- Source passage:
What we missed about The Feminine Mystique

It’s a woman problem — not a housewife problem — and “work” is not enough

In 1964, The Feminine Mystique became the bestselling nonfiction book, with over one million copies sold.

In it, Betty Friedan challenged the widely shared belief in 1950s that “fulfillment as a woman had only one definition for American women after 1949 — the housewife-mother.”

It took the world by its throat — and its apron straps — with its cutting commentary around “a woman’s place.”

“Housewives are unhappy”

Friedan called the widespread unhappiness of women in the 1950s and early 1960s “the problem that has no name” — because despite the fact that an alarming number of women were experiencing it, very few were discussing it, convinced it was an individual problem.

Housewives suffered from depression, alcoholism, addiction, mania, desperation, sex-obsession, baby-obsession, and many other emotional instabilities. She also found that, in an effort to combat their lack of fulfillment, they were stretching housework that professional women were doing in a few hours into an entire day. And obsessing over household appliances.

They struggled with a deep, gnawing feeling of lack of fulfillment, and many of them fantasized about “escape.”

What we missed, however, was the fact that these feelings are not isolated to the home.

“The home” was just where women were

So the data was skewed from the start.

The seed for The Feminine Mystique was planted in 1957, when Friedan was asked to conduct a survey of her former Smith College classmates for their 15th anniversary reunion.

She found that many of them were unhappy with their lives as housewives.

This prompted her to begin research for The Feminine Mystique, conducting interviews with other suburban housewives, as well as researching psychology, media, and advertising.

But what if they were just unhappy with their lives — and happened to be housewives?

What if this a woman’s problem, not a housewife problem?

Friedan proposes “not viewing housework as a career, not trying to find total fulfillment through marriage and motherhood alone, and finding meaningful work that uses their full mental capacity.”

The solution, she suggested, was in work.

But if that was enough, then why do so many women with jobs still suffer with the same problems?

- Prompt a: Return everything in the records from the line containing "How great is" down to the line containing "181 centimetres", with both of those lines included and each line reproduced without change.

- The input:
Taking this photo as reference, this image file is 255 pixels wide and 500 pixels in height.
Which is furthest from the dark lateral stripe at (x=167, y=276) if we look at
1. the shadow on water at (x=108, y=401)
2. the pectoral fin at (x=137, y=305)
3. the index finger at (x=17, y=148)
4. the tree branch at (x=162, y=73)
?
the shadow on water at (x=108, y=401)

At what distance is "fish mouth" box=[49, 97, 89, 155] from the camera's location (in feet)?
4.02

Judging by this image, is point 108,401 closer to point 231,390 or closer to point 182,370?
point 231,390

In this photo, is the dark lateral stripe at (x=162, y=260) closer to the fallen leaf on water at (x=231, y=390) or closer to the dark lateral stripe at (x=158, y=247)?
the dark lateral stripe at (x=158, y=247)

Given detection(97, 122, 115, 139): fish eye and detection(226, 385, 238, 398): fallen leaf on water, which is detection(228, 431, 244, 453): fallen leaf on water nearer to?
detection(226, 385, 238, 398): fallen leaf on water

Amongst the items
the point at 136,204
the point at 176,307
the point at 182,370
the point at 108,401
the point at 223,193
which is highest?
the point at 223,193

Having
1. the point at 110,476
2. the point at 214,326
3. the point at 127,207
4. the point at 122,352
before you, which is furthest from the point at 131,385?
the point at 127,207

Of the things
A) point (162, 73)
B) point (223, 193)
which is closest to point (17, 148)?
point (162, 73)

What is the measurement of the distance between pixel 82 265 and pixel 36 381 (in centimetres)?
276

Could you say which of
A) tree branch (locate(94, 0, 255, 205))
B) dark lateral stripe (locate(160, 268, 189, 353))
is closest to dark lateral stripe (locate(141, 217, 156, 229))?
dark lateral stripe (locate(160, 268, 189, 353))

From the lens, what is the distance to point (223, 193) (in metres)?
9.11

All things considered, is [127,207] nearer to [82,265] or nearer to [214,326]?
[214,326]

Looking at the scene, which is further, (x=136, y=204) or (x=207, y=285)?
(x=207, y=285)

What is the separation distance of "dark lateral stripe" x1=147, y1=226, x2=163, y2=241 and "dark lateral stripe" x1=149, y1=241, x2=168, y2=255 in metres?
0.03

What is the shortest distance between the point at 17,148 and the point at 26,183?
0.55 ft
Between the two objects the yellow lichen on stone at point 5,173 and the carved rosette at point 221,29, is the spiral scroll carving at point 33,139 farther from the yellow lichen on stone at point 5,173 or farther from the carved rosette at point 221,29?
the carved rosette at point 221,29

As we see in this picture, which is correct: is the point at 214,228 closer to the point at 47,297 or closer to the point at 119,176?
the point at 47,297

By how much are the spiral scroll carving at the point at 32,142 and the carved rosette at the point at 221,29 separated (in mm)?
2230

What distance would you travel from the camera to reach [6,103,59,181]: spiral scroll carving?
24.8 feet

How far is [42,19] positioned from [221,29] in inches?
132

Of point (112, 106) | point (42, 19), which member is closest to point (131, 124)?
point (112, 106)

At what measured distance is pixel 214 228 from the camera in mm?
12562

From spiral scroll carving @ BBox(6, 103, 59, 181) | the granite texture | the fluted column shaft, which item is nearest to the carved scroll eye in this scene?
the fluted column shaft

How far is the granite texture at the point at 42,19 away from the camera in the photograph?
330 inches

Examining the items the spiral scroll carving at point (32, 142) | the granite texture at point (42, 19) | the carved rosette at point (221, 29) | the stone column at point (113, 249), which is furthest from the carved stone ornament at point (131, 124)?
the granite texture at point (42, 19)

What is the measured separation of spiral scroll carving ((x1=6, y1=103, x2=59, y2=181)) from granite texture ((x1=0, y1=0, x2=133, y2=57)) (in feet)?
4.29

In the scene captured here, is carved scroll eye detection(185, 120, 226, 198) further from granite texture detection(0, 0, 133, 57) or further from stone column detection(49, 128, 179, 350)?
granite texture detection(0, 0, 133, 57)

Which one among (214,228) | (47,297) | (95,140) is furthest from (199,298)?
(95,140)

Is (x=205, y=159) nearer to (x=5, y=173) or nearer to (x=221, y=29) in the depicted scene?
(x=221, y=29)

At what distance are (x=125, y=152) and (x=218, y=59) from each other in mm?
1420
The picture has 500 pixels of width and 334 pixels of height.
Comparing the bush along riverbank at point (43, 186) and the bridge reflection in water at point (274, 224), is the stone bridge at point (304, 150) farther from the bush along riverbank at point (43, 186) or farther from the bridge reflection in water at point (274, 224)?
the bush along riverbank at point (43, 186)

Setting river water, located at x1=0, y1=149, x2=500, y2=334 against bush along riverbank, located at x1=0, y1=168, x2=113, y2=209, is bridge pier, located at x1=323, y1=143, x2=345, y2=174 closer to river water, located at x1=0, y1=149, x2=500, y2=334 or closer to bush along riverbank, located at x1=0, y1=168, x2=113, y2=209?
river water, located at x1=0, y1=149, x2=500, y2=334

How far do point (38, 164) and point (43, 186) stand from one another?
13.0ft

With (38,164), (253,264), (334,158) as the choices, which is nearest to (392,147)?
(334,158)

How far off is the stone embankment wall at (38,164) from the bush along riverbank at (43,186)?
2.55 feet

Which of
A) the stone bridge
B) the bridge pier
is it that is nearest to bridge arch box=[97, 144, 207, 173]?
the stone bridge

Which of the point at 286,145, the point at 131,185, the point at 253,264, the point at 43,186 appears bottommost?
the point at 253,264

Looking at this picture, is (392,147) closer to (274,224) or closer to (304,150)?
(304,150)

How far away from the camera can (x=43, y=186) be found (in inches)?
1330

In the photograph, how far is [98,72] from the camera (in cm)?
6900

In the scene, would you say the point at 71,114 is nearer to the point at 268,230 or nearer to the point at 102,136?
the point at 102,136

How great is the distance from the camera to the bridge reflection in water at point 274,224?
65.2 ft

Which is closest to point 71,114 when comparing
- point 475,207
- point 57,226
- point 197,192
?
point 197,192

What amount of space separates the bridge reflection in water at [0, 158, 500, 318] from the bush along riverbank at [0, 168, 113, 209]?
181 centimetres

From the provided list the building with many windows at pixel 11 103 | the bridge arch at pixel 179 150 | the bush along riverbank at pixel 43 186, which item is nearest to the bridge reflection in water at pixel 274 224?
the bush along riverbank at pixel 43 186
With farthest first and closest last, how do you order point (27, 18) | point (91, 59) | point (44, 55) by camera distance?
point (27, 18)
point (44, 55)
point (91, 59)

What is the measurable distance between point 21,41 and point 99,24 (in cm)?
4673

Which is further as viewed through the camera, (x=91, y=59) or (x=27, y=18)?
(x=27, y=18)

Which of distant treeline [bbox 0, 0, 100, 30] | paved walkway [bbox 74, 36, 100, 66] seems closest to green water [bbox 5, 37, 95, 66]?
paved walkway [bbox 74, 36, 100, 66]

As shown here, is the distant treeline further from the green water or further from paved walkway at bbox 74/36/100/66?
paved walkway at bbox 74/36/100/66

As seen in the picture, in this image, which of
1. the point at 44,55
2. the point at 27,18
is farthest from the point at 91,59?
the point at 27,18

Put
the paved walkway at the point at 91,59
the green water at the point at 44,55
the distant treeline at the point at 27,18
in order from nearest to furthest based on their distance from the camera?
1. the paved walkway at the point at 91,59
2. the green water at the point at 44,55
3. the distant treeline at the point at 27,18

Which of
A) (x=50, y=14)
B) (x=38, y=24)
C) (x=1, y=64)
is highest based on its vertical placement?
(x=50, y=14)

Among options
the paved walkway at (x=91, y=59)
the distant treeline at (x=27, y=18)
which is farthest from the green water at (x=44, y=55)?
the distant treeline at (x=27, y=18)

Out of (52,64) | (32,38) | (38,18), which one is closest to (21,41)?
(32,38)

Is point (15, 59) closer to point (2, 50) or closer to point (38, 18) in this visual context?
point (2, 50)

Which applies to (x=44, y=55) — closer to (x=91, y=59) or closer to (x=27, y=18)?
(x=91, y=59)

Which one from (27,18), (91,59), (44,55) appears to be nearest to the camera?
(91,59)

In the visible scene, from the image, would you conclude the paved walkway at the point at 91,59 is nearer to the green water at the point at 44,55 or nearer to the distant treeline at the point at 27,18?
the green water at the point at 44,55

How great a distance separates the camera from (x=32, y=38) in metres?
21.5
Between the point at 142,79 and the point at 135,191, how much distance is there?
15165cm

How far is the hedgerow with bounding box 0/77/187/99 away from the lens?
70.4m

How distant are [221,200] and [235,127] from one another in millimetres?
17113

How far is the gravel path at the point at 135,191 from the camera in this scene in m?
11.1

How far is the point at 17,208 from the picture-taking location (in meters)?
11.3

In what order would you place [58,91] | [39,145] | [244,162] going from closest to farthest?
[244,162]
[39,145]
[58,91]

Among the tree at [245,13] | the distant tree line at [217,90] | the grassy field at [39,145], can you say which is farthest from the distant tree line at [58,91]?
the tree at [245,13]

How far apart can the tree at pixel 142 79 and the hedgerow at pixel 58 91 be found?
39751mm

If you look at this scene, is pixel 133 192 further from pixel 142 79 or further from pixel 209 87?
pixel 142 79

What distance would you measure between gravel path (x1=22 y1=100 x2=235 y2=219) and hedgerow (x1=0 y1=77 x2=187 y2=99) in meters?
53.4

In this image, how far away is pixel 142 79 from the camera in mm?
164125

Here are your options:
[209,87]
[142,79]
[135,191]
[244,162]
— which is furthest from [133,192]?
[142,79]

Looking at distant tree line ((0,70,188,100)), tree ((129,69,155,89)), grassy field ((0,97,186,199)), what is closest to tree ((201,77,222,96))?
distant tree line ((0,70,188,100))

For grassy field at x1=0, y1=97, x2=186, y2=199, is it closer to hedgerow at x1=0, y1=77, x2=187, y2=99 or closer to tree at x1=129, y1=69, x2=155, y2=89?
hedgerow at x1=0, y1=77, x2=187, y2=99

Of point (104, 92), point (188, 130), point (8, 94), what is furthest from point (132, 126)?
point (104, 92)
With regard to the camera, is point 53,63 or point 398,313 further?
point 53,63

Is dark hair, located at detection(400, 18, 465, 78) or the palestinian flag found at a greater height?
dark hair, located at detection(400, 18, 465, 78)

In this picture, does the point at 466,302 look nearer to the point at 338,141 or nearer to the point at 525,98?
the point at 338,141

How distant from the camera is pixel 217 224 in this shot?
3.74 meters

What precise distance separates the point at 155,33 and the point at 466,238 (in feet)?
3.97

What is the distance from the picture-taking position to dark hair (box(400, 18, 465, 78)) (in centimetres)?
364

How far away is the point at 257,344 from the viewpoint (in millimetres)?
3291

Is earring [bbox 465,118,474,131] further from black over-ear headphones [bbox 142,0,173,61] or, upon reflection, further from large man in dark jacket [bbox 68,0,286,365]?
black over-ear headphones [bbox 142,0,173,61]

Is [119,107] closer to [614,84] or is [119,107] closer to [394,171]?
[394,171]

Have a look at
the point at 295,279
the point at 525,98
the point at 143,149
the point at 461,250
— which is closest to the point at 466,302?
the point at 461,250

- Prompt b: In the essay on The Feminine Mystique, why did Friedan call the widespread unhappiness of women "the problem that has no name"? Answer in one to three sentences.

- Expected answer a:
How great is the distance from the camera to the bridge reflection in water at point 274,224?
65.2 ft

Which is closest to point 71,114 when comparing
- point 475,207
- point 57,226
- point 197,192
?
point 197,192

What amount of space separates the bridge reflection in water at [0, 158, 500, 318] from the bush along riverbank at [0, 168, 113, 209]?
181 centimetres

- Expected answer b: Although an alarming number of women were experiencing this unhappiness, very few were discussing it. They were convinced it was an individual problem.